> **THE TASK**
When you reach the line with "Carrot Cake Oatmeal", transcribe it and each line after it through the last one below, exactly. Pictures stay out.

> **MATERIAL PROVIDED**
§
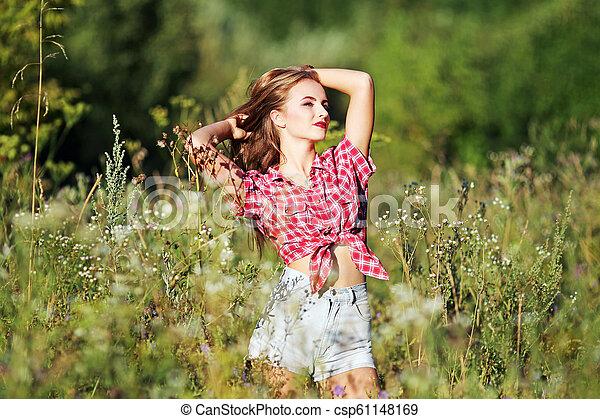 gyönyörű, mező, nő - csp61148169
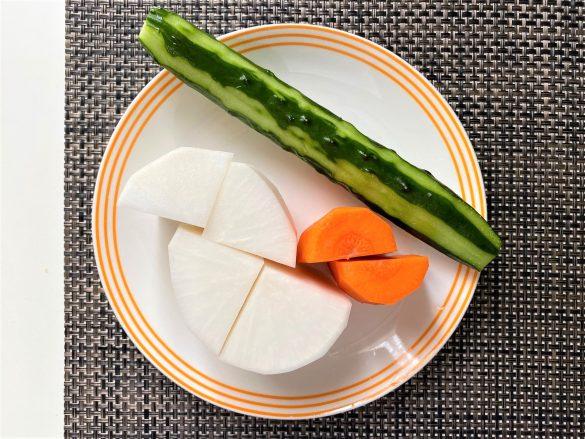 (2)水洗いして水気を切ったカット野菜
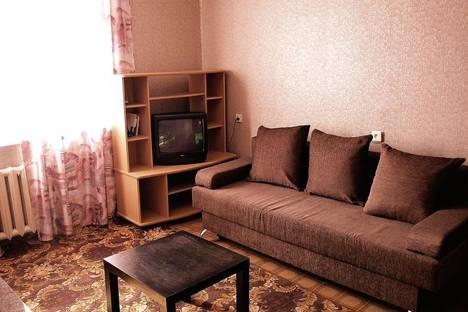 Сдается 1-комнатная квартира посуточнов Тюмени, ул. 50 лет Октября 36a.
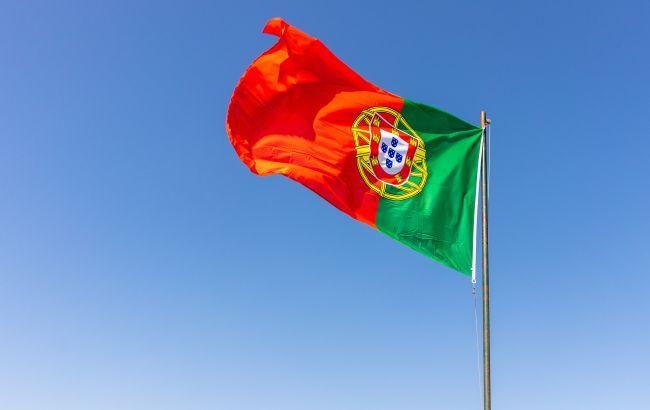 Португалия вводит обязательный карантин для непривитых британцев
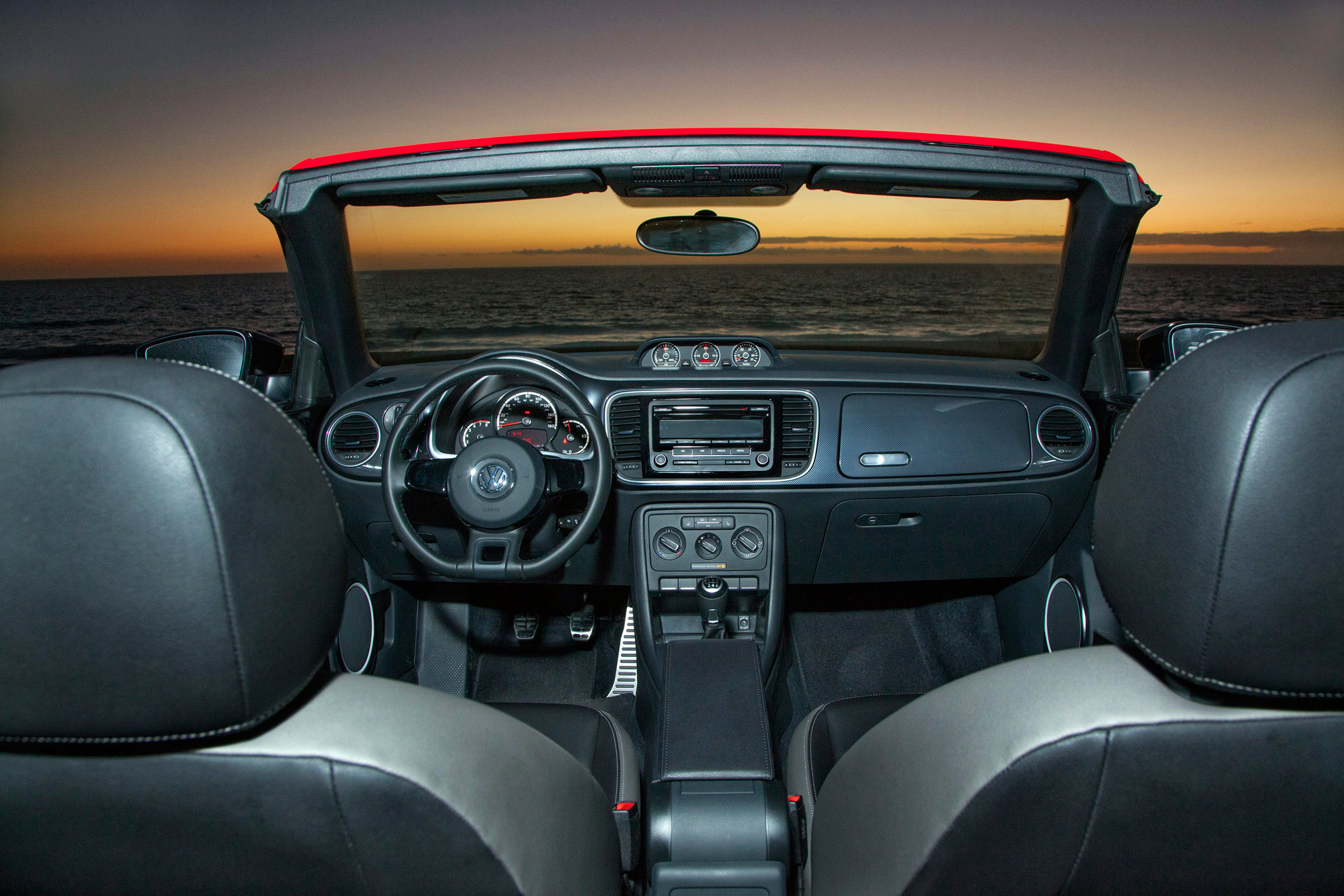 volkswagen-beetle-convertible-070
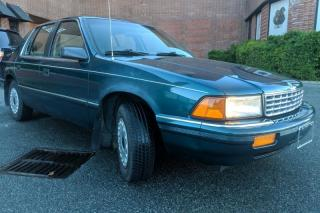1995 Plymouth Acclaim 4Dr Sedan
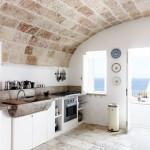 Co udělá kamenný dřez? Nádherně vyzdvihne jinak celkem obyčejnou kuchyň.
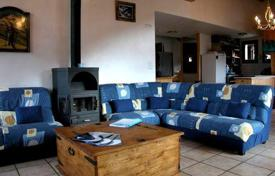 Chalets for rent in Courchevel. Ski-in/ski-out chalet with jacuzzi and sauna in the ski resort of La Tania, France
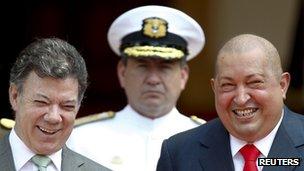 President Juan Manuel Santos (l) and President Hugo Chavez (r) at Miraflores Palace in Caracas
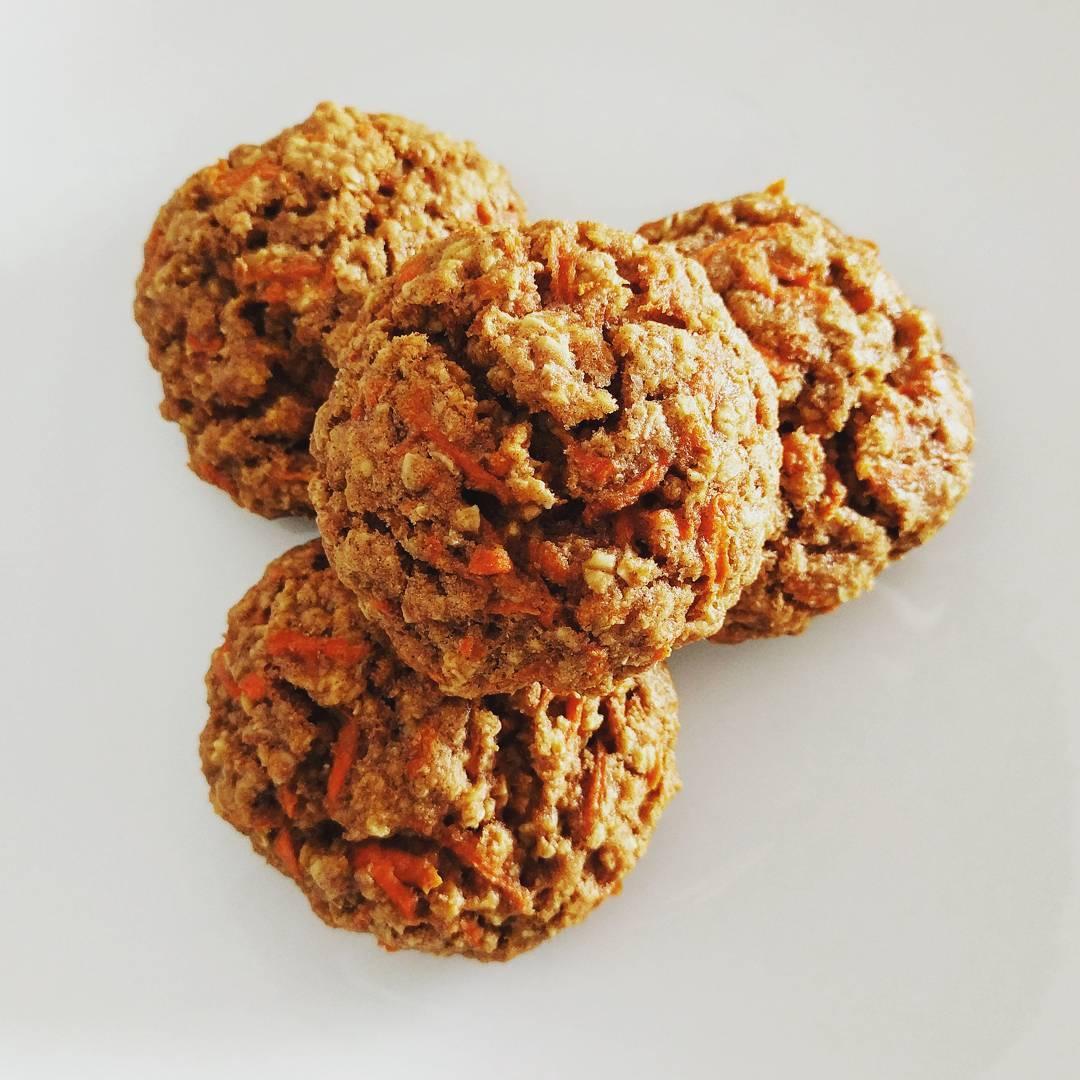 Carrot Cake Oatmeal Cookies | @healthyeatsdelicioustreats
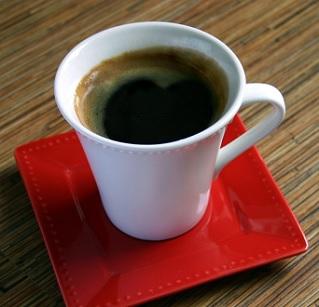 Kyselinu kávovou najdete třeba v kávě.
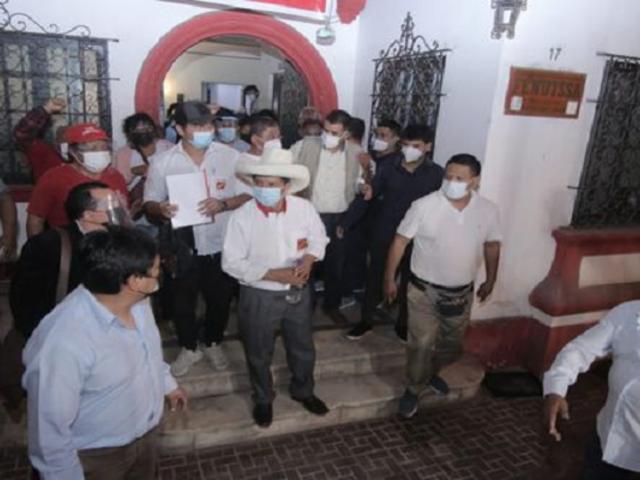 Breña: Pedro Castillo se reunió con gremios y dirigentes del sector salud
§
> **RESULT BELOW**
 Carrot Cake Oatmeal Cookies | @healthyeatsdelicioustreats
 Kyselinu kávovou najdete třeba v kávě.
 Breña: Pedro Castillo se reunió con gremios y dirigentes del sector salud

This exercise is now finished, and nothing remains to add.